TASK BRIEF:
Where a record contains a picture, omit the picture and repeat the rest exactly.

:: DATA TO USE ::

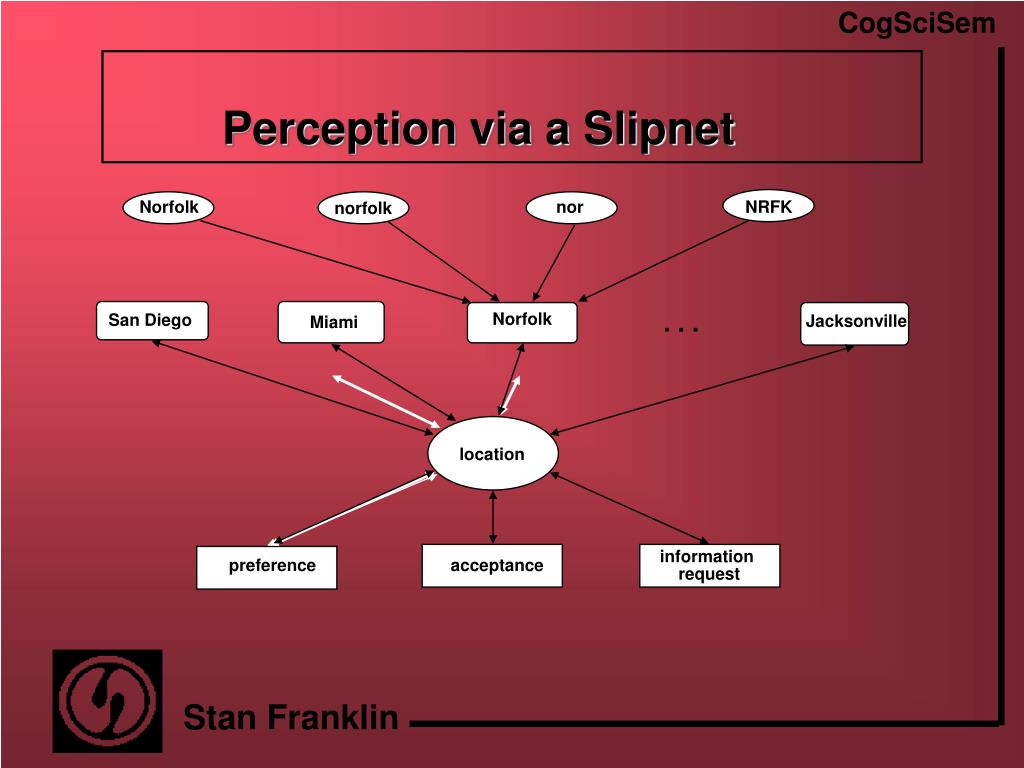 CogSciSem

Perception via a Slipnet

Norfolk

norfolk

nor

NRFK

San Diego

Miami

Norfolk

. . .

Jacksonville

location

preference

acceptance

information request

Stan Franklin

:::

SOLUTION BELOW:
 CogSciSem

Perception via a Slipnet

Norfolk

norfolk

nor

NRFK

San Diego

Miami

Norfolk

. . .

Jacksonville

location

preference

acceptance

information request

Stan Franklin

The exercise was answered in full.